- Founder: Just Rens
- Founded: 24 January 1967
- Dissolved: 1973
- Split from: National Party of Suriname
- Ideology: Social democracy

= Progressive National Party (Suriname) =

The Progressive National Party (Progressieve Nationale Partij, PNP) was a political party in Suriname.

The party was founded in January 1967 by Just Rens, a former member of the parliament and Minister of Construction on behalf of the National Party of Suriname, who was fired after a conflict with the party.
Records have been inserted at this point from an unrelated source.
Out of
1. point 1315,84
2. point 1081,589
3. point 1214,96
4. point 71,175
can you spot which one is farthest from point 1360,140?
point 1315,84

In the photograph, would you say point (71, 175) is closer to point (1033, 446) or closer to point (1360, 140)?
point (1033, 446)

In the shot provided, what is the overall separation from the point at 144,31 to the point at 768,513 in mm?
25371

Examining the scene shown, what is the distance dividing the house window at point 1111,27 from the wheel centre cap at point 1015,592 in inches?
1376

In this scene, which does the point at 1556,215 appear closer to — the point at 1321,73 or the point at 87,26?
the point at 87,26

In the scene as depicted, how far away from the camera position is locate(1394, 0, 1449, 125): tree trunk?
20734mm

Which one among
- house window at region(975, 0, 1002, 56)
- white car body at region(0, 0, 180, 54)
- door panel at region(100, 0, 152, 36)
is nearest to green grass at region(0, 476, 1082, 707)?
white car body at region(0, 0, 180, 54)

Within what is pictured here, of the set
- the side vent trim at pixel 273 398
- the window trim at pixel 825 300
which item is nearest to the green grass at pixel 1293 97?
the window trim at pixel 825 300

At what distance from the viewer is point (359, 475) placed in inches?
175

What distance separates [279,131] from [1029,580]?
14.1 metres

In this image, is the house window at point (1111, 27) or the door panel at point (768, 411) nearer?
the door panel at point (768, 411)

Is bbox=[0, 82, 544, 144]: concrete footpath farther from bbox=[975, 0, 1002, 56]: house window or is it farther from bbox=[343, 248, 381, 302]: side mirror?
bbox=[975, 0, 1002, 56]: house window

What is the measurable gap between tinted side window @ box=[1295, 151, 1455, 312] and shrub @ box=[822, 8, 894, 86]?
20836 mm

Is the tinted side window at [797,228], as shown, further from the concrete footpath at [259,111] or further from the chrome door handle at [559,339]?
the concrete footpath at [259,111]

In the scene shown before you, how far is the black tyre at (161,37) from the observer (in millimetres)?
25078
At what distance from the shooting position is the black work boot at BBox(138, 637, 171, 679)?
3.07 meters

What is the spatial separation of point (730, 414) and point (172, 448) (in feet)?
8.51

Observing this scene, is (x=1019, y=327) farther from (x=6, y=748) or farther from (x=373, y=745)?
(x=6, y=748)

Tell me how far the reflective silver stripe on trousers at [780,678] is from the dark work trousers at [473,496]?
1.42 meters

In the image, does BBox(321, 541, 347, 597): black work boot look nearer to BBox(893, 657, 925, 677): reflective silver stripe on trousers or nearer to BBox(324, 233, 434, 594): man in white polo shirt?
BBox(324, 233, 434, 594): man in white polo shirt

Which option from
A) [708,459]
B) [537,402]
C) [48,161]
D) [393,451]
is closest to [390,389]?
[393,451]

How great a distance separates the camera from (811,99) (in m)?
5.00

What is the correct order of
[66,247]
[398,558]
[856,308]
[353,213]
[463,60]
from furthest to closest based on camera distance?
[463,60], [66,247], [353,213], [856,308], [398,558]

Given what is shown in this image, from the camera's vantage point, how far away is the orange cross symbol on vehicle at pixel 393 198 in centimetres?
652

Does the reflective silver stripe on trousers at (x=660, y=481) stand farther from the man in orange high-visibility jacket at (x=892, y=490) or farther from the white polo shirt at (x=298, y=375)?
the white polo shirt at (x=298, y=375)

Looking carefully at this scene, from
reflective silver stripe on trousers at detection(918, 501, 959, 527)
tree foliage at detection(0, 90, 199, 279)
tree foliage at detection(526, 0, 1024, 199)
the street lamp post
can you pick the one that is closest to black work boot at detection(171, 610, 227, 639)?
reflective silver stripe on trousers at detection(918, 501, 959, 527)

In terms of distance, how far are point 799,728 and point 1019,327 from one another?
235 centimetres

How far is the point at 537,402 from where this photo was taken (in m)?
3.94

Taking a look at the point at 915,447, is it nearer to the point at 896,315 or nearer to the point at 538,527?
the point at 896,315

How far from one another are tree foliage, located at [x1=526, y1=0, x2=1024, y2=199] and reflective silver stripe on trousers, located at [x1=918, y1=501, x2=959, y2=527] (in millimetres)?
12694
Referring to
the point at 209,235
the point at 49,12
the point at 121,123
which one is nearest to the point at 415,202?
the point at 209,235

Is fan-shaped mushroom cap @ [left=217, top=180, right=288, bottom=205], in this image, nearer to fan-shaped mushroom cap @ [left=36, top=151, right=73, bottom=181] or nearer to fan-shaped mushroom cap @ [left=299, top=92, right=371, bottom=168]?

In the 1967 Surinamese general election, PNP won three seats in the parliament. Besides Rens, Jules Sedney and Aksel Quintus Bosz were elected. Two and a half years later, the party participated in the early elections as part of the PNP bloc. In addition to the PNP, this partnership consisted of KTPI, PSV and PBP. The PNP bloc won eight seats. PNP formed a coalition with the VHP bloc, in which PNP member Jules Sedney became prime minister.

The 1973 elections were mainly between the National Party Combination (NPK; consisting of NPS, PNR, PSV and KTPI) and the VHP bloc. With almost 3.2% of the votes, the PNP did not win a seat. Of the 39 seats, 22 went to the NPK and the remaining 17 went to the VHP bloc. Afterwards, the PNP would not return to parliament.